───── DATA FOR THIS TASK ─────

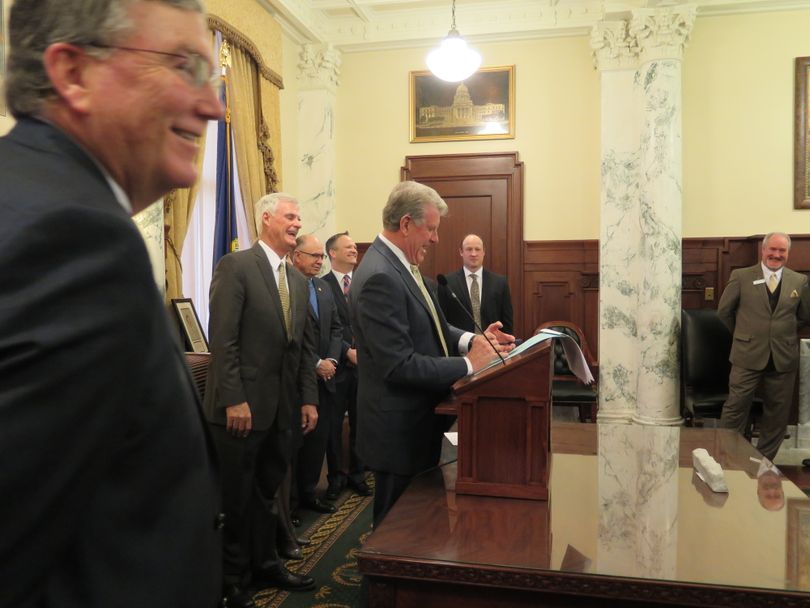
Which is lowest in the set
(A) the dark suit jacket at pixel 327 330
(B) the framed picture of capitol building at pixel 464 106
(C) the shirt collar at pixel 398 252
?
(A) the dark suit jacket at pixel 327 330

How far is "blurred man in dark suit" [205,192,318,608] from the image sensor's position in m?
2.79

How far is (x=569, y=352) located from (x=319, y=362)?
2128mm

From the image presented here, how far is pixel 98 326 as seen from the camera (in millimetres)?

─────

YOUR OBJECTIVE: Copy out, word for word, everything from the line containing "How far is (x=569, y=352)" down to the last line above, including both of those lines.

RESPONSE:
How far is (x=569, y=352) located from (x=319, y=362)?
2128mm

From the image presented here, how far is pixel 98 326 as seen from the camera (in millimetres)?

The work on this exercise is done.